_WRITTEN TASK_: Please convert the stretch of entries below, from the line containing "From the shooting" through the end of the entries, into a numbered list, leaving out blank lines and covering only that stretch.

....

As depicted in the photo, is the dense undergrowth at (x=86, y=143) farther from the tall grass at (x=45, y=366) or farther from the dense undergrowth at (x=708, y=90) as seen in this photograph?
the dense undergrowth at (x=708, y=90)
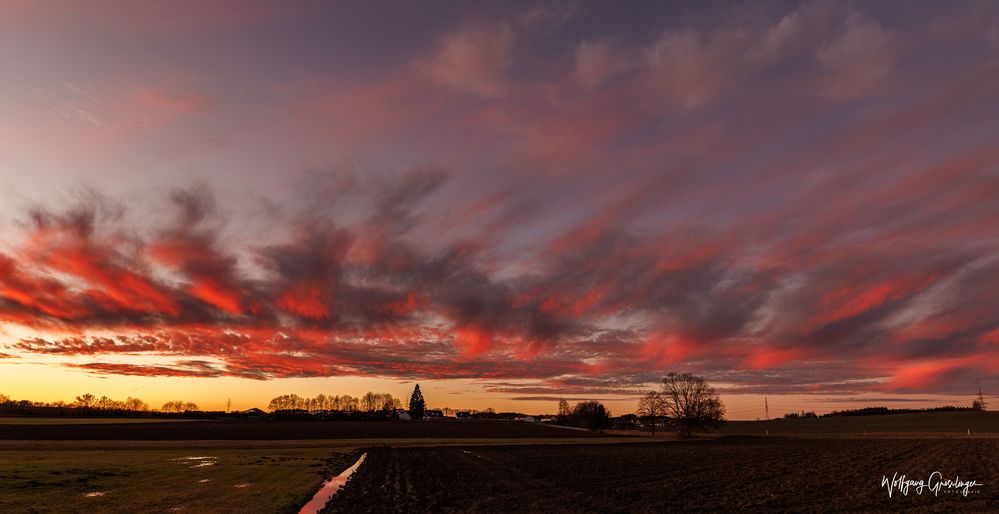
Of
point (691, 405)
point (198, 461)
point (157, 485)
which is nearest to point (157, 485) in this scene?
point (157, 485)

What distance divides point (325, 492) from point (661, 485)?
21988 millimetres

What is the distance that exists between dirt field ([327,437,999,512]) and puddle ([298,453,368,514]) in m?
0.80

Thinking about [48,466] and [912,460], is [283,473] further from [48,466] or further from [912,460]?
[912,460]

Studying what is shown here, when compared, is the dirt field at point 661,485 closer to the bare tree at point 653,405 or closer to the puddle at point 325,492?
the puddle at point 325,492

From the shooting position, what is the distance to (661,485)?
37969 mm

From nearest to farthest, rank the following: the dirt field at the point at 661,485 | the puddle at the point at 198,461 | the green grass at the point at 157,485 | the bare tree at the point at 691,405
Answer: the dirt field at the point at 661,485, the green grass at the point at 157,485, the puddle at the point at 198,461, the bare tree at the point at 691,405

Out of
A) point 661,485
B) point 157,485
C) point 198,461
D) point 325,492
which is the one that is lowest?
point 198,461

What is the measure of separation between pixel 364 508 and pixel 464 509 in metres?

....

_RIGHT ANSWER_:
1. From the shooting position, what is the distance to (661,485)?
2. 37969 mm
3. From nearest to farthest, rank the following: the dirt field at the point at 661,485 | the puddle at the point at 198,461 | the green grass at the point at 157,485 | the bare tree at the point at 691,405
4. Answer: the dirt field at the point at 661,485, the green grass at the point at 157,485, the puddle at the point at 198,461, the bare tree at the point at 691,405
5. Out of
6. A) point 661,485
7. B) point 157,485
8. C) point 198,461
9. D) point 325,492
10. which is the one that is lowest?
11. point 198,461
12. What is the measure of separation between pixel 364 508 and pixel 464 509 in metres?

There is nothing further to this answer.